C. Dans la littérature plus ancienne, le traité magique d'al-Fulânî (18e s.) contient des chapitres entiers sur les «travaux» à faire pour engendrer la haine (al-bughd) ou pour provoquer la dissociation de tout type de couple humain : époux, associés, amis, parents-enfants, etc. (op. cit., 468 et suivantes). D'autres «travaux» visent encore «à répandre le mal et la guerre, à faire couler le sang, à provoquer la tuerie entre ennemis» (id., 248 et ss); d'autres, toujours, sont destinés à «rendre malade, faire mourir et se venger d'un ennemi» (id., 487). Dans ce but d'ailleurs, un chapitre spécial est consacré aux poisons (as-sumûm) et le suivant, tout naturellement, aux contre-poisons (id., 615 et ss). On pourrait, à un degré moindre, tirer de l'ouvrage d'al-Bûnî (1ère partie surtout) des indications semblables.

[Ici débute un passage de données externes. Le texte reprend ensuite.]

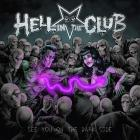 Hell In The Club - See You On The Dark Side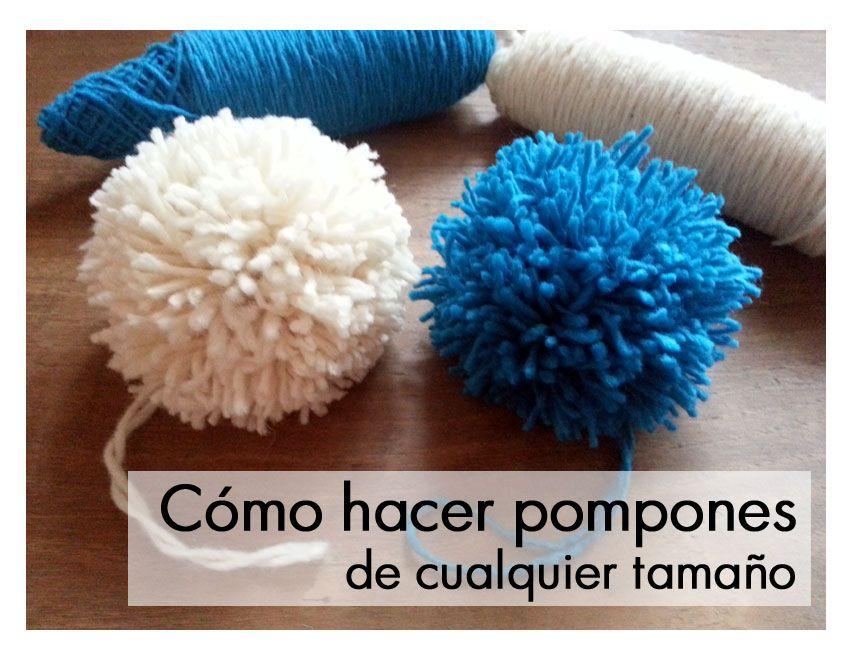 hacer pompones lana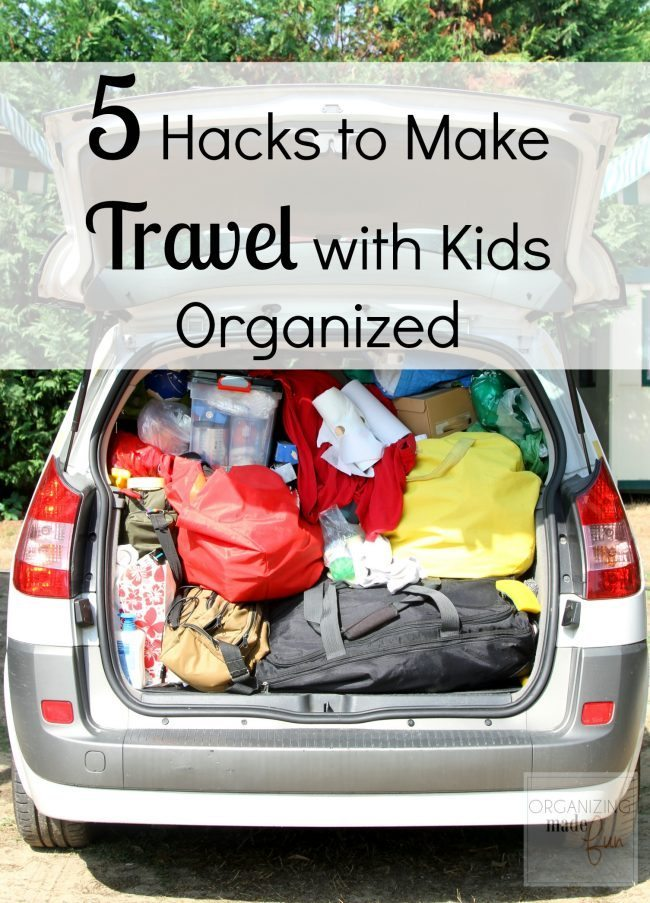 suitcases and bags in the trunk of the car before leaving after the holidays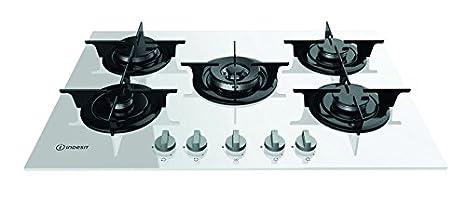 Indesit PR 752 W/I(WH) Piano cottura a gas da 75 cm; 5 fuochi a gas ...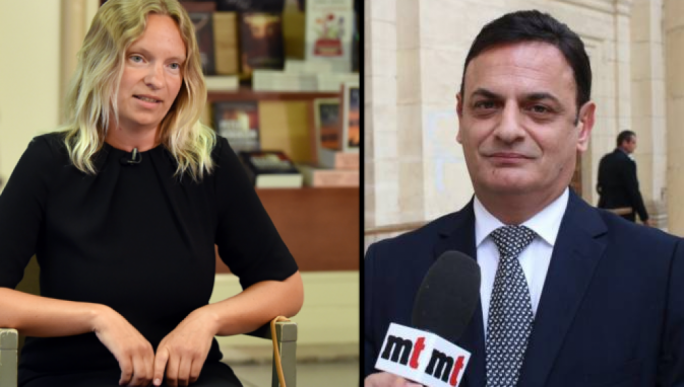 Former Pilatus Bank employee Maria Efimova and PN MEP David Casa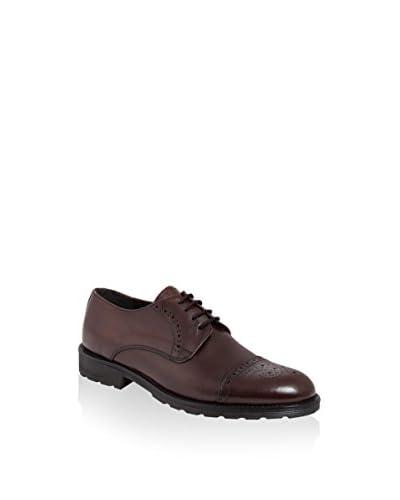 LE DUCCIO Zapatos derby Marrón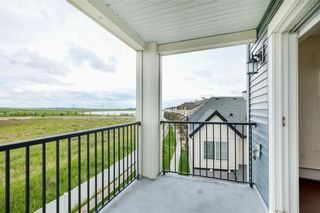 Photo 21: 2306 279 COPPERPOND Common SE in Calgary: Copperfield Apartment for sale : MLS®# C4305193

D. À titre d'exemple ethnographique comparatif, parmi une littérature trop rare, nous lisons dans El Tom (1987, 239-242), à propos de talismans particuliers utilisés par les Berti du Soudan-Khartoum : «The hijâb called Batûta[12] clearly lend support to the exoteric knowledge about it, in that the verses which it contains are directly related to making a person invisible (...) it is the only hijâb which is used mainly for theft and adultery».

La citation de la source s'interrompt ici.